[Consigne 1]
Dans le texte sur la candidature d'Ensaf Haidar, quelle députée libérale occupe actuellement la circonscription de Sherbrooke ?
[Consigne 2]
Prolongez le texte sur la candidature d'Ensaf Haidar dans Sherbrooke en enchaînant directement après sa dernière phrase.

[Texte de lecture]
+===+

On peut comprendre le Bloc québécois d’avoir choisi Ensaf Haidar pour porter ses couleurs dans Sherbrooke. Pour le parti politique, la femme du blogueur saoudien Raïf Badawi est une belle prise : une preuve que le Bloc n’est pas seulement composé de Québécois « pure laine ».

Surtout, Ensaf Haidar est une figure connue bien au-delà de sa ville d’adoption. Son inébranlable détermination pour faire libérer son mari, qui croupit dans une geôle d’Arabie saoudite depuis près de dix ans, force l’admiration.

On peut comprendre la direction nationale du Bloc, donc, d’avoir imposé sa décision aux militants de Sherbrooke : là-bas, c’est Ensaf Haidar qui tentera de ravir la circonscription à la députée libérale Élisabeth Brière.

+===+

[Données sources]
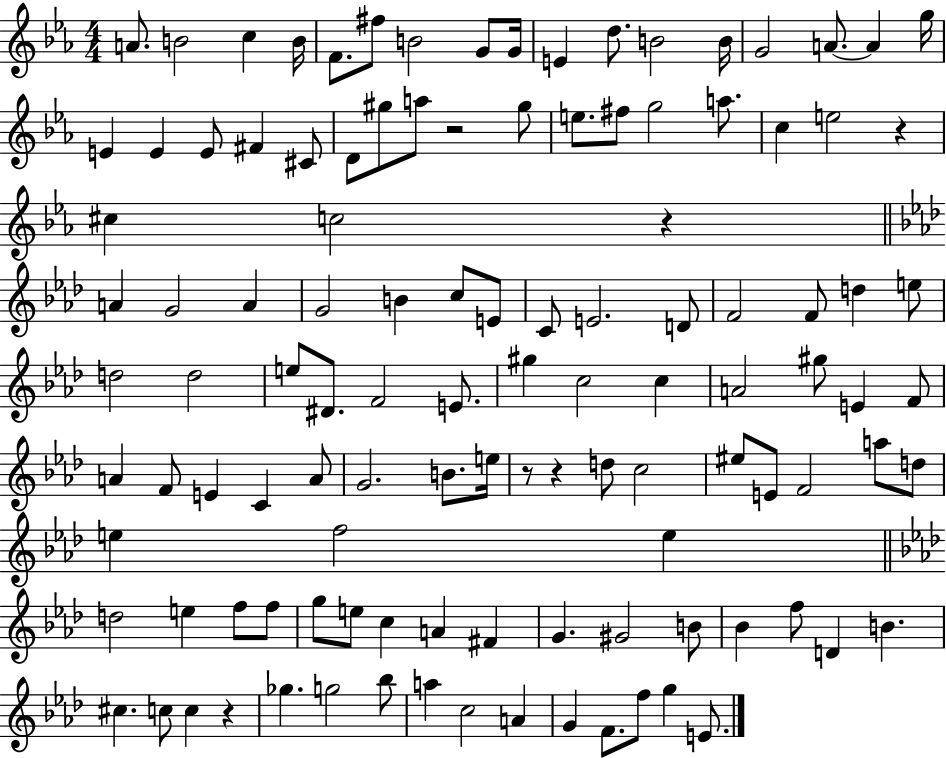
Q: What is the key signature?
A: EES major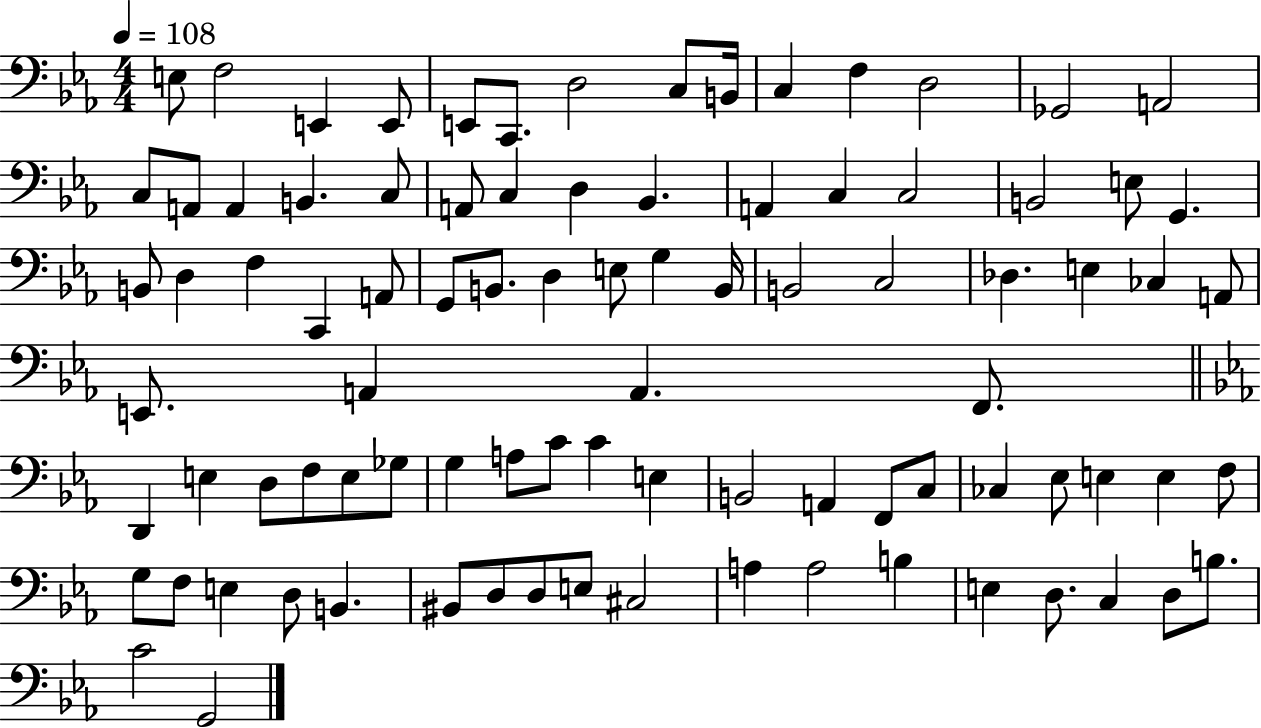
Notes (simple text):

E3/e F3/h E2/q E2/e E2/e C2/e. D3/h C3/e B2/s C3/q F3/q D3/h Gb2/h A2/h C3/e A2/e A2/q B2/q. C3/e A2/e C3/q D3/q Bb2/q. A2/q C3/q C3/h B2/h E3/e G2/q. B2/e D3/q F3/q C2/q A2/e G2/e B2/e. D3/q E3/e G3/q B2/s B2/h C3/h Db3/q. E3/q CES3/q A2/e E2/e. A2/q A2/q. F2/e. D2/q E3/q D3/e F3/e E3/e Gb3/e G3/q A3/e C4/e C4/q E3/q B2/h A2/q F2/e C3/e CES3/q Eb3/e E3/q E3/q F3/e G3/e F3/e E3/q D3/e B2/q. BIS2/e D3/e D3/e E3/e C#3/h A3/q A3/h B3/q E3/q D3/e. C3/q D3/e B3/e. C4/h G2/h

+===+

[Réponse 1]
Élisabeth Brière.

[Réponse 2]
Le Bloc a choisi Ensaf, d’accord, mais pourquoi Ensaf a-t-elle choisi le Bloc ? Est-ce pour plaider la cause de son mari aux Communes ? Pour militer en faveur de la laïcité ? Pour la souveraineté du Québec ?

Qu’est-ce qui fait donc courir cette femme ?

« Le Québec, c’est ma famille. Il m’a beaucoup aidée. Je trouve que c’est mon pays, ici », m’explique-t-elle dans un café de la rue Wellington, à Sherbrooke. L’entrevue se déroule entièrement en français — parfois un peu hésitant.

« Quand je sors du Québec, je trouve que je sors du pays. Ce n’est pas la même langue, ce n’est pas la même culture. Je suis québécoise. Et c’est assez rouge, au Canada. J’aimerais avoir plus de pouvoirs pour le Québec [à Ottawa]. »

Et l’indépendance ? « Je trouve que c’est secondaire. » Pour le moment, elle espère surtout contribuer à amplifier la voix du Québec aux Communes.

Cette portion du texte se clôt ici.